#### EXTRACT:
-----

Net revenues (total revenues less cost of sales) increased $3.5 million, or
10%, in the first quarter of 1996 over the same period of 1995, resulting from
a 9% gain on comparable stores (those in operation more than one year) and a 7%
increase in average stores open during the two periods.
PAWN SERVICE CHARGES
Pawn service charges are impacted by changes in the average outstanding
amount of pawn loans and loan yields. Pawn service charges increased $2.4
million, or 12%, in the first quarter of 1996 over the first quarter of 1995 as
a result of same store increases in the average outstanding amount of pawn
loans of 7%, combined with increases in the average number of stores in
operation as noted above.

-----

#### RECORDED DATA:
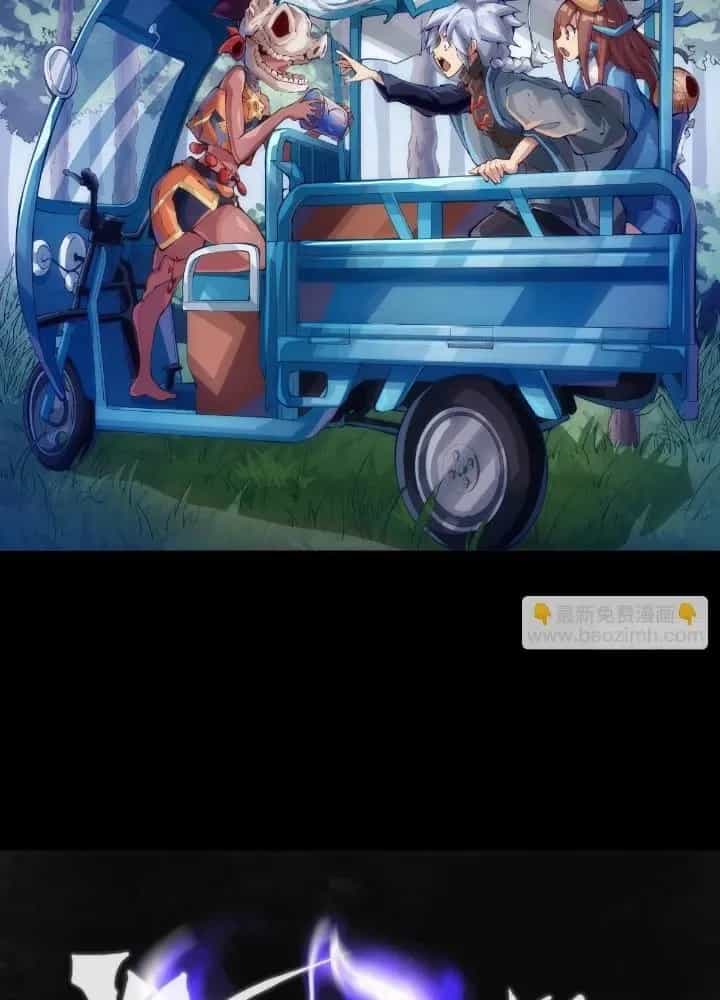 Long Hưởng Thiên Hạ - Chương 119 - ảnh 15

-----

#### WHAT YOU WILL DO:
In the passage on pawn store revenues, by how much did pawn service charges rise in the first quarter of 1996 compared with the first quarter of 1995?

#### RESPONSE TO THIS EXERCISE:
$2.4 million, or 12%.